::: Fragmento para leer

# Programas para realizar el diagrama de flujo



## pepechip (Mar 30, 2009)

Hola

Podeis decirme algun programa  para realizar el diagrama de flujo, ya que actualmente lo estaba realizando a mano.
He realizado alguno con el Paint, pero es muy laborioso de realizar.


----------



## alexus (Mar 30, 2009)

para pic? el mplab creo que se usa para eso


----------



## mabauti (Mar 30, 2009)

las pocas veces que los utilizo, uso power point


----------



## Ardogan (Mar 31, 2009)

El Dia es para hacer diagramas estructurados en general: diagramas de flujo, diagramas de escalera (para PLC), diagramas lógica (compuertas), elementos de circuito (resistor, capacitor, etc), neumática/hidráulica, etc, etc.

::::::
::: Registros proporcionados

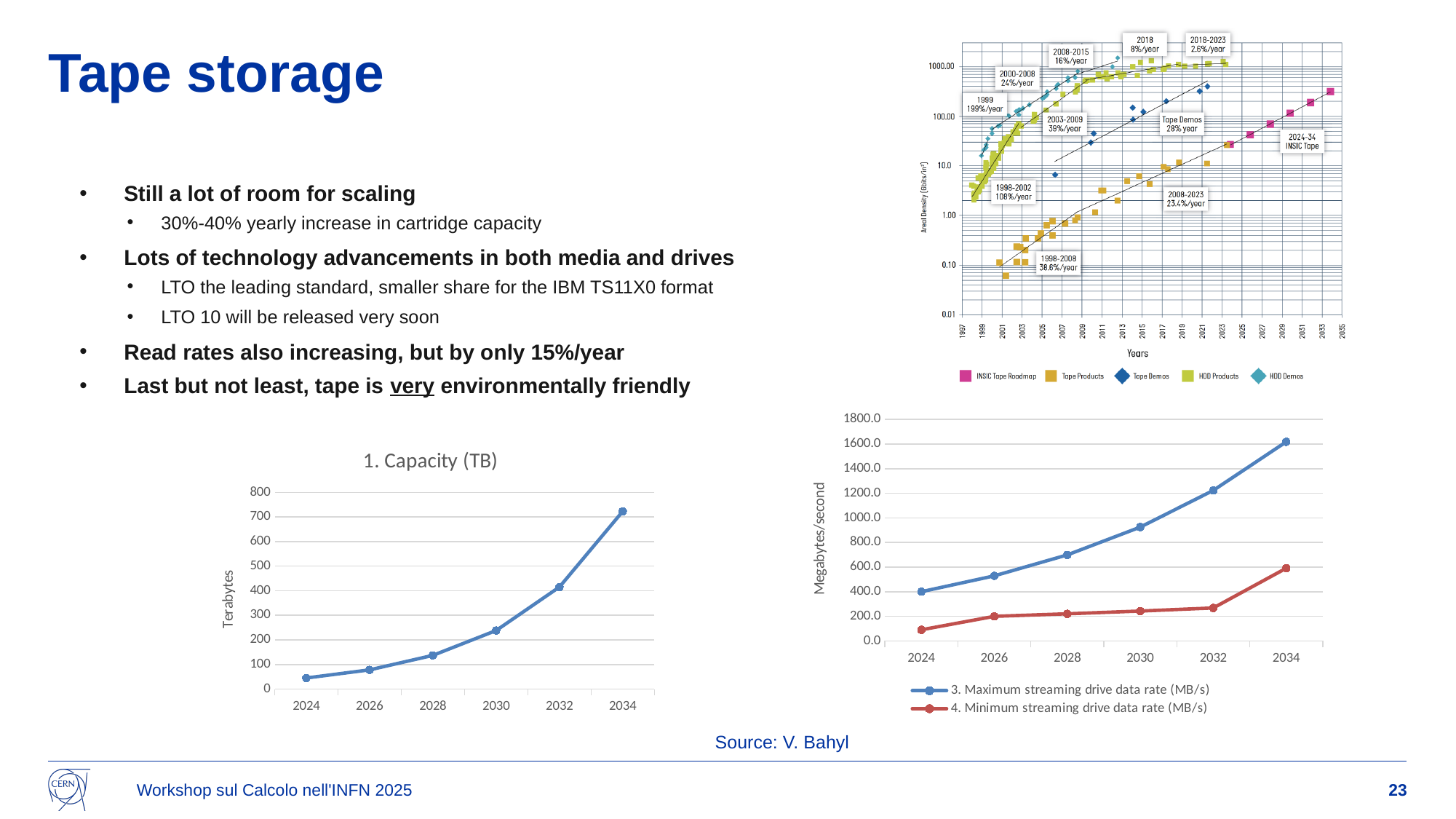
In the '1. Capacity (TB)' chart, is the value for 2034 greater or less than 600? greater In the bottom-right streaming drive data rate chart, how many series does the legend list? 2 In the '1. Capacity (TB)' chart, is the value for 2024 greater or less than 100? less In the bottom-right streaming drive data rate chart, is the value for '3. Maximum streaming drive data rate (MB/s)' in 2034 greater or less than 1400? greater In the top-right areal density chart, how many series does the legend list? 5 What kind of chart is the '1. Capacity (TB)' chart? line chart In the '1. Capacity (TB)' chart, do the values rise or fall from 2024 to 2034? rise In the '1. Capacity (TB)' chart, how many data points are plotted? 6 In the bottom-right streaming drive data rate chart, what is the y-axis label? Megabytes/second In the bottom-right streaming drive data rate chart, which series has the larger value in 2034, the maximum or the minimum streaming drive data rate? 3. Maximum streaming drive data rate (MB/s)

::::::
::: Registros proporcionados

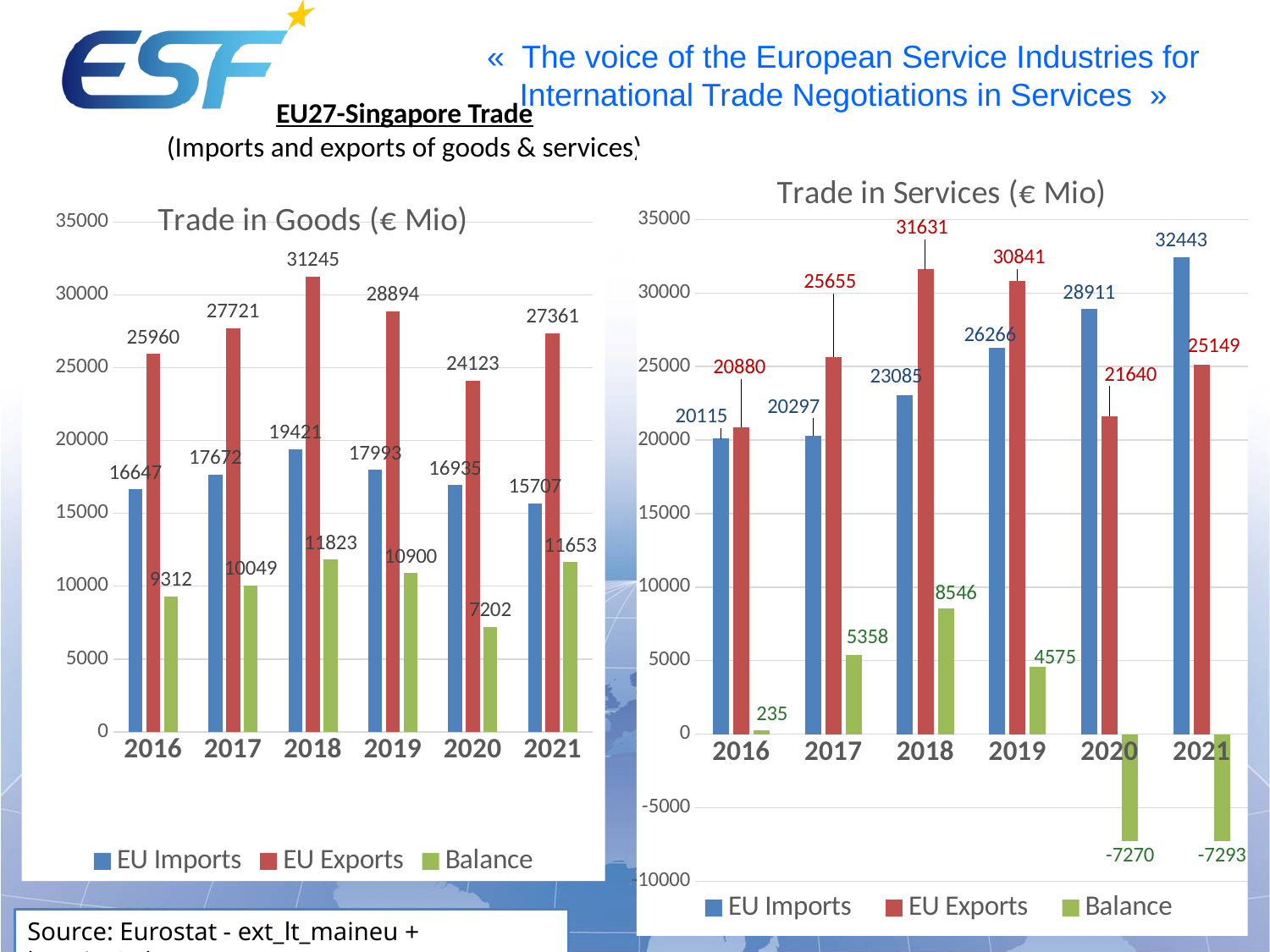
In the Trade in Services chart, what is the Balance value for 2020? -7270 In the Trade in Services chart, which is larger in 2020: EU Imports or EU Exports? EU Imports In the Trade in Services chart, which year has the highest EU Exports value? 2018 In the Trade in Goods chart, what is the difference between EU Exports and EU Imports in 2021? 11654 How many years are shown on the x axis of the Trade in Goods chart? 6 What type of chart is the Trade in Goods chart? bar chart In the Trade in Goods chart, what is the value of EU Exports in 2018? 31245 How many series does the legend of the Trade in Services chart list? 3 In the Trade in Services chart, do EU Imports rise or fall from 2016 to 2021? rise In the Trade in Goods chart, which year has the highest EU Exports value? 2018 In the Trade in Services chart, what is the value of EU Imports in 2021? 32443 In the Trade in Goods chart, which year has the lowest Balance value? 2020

::::::

● **Lo que se pide**
Enumera, en el orden en que aparecen, todos los programas que se nombran en el hilo sobre diagramas de flujo.

● **Respuesta escrita**
- Paint
- mplab
- power point
- Dia